## Raw records
[start]
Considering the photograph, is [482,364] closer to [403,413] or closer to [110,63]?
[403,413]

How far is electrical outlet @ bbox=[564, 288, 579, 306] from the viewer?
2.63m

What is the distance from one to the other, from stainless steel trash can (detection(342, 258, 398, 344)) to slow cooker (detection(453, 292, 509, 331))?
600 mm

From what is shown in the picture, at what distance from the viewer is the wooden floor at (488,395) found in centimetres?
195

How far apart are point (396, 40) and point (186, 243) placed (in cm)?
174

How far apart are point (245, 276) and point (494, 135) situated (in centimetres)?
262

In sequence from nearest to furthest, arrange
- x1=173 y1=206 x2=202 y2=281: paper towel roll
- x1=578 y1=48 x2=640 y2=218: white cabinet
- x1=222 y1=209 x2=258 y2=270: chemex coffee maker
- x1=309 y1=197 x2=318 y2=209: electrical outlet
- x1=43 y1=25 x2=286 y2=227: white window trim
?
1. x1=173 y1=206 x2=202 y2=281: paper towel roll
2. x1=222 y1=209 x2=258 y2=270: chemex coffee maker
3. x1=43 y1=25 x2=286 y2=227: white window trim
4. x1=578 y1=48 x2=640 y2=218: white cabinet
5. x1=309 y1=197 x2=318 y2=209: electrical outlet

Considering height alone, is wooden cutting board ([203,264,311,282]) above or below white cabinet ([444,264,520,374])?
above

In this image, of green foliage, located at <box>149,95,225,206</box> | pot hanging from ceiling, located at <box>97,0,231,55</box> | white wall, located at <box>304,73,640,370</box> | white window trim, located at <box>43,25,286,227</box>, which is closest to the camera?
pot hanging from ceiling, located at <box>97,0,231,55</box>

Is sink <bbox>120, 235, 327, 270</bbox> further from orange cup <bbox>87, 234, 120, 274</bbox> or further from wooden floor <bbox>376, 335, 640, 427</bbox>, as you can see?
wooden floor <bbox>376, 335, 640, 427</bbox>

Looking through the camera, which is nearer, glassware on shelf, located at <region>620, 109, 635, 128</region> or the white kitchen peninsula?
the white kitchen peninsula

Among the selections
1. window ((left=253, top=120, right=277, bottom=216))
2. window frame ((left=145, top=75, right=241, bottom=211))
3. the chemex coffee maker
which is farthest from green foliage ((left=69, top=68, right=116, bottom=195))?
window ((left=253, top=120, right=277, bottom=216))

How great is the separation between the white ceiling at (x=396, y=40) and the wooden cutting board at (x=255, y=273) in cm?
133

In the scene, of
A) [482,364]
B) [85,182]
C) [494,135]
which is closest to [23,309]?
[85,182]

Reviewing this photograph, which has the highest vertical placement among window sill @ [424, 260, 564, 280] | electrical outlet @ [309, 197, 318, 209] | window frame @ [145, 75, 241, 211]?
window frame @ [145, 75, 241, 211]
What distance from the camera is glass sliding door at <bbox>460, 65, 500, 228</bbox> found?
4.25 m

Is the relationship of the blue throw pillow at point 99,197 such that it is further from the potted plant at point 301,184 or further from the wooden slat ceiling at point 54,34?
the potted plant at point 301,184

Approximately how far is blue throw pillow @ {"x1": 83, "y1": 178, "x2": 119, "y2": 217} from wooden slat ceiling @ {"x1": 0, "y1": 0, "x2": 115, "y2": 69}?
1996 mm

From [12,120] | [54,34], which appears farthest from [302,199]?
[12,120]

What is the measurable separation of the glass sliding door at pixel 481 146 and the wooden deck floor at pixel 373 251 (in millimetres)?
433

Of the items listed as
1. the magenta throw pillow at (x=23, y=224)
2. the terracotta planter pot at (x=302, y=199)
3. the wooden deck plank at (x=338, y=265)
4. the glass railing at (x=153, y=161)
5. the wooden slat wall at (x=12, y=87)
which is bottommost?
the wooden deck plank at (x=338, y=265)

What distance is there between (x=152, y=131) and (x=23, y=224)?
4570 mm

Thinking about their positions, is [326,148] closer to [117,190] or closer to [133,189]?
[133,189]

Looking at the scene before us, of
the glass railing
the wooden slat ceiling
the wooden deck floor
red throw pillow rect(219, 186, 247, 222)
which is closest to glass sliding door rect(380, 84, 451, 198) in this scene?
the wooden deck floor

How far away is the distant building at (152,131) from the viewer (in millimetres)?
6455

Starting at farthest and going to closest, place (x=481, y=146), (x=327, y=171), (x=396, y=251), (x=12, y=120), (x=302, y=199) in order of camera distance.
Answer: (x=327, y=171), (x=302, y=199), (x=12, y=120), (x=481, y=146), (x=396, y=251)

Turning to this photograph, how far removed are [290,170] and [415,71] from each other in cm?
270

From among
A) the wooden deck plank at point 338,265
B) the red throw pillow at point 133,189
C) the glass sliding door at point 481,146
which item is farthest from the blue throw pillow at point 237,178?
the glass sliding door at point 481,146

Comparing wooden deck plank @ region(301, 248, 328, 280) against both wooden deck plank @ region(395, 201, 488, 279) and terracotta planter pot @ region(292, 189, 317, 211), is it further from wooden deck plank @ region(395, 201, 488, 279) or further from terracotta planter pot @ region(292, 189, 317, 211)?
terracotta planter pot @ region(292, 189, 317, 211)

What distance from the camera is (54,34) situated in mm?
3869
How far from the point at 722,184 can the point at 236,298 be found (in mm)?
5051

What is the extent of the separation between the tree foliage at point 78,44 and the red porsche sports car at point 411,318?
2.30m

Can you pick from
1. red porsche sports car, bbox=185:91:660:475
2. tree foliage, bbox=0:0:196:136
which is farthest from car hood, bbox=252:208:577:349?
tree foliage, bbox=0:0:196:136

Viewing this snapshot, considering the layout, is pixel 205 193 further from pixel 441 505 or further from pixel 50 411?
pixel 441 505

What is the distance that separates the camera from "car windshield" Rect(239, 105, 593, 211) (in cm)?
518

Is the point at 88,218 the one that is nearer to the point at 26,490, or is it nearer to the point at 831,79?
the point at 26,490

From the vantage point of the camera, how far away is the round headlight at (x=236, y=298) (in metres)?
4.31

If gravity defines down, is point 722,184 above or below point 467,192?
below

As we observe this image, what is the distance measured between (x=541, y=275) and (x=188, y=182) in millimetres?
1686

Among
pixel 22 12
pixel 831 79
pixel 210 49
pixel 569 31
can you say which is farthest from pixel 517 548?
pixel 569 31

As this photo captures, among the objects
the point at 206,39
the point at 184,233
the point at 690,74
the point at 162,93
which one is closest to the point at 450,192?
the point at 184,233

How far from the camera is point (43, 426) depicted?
[end]
## Task requirements
Return every line of the listing above that contains the word "wall", copying each one in full.

## Complete output
In this image, of green foliage, located at <box>149,95,225,206</box> | pot hanging from ceiling, located at <box>97,0,231,55</box> | white wall, located at <box>304,73,640,370</box> | white window trim, located at <box>43,25,286,227</box>, which is closest to the camera?
5. the wooden slat wall at (x=12, y=87)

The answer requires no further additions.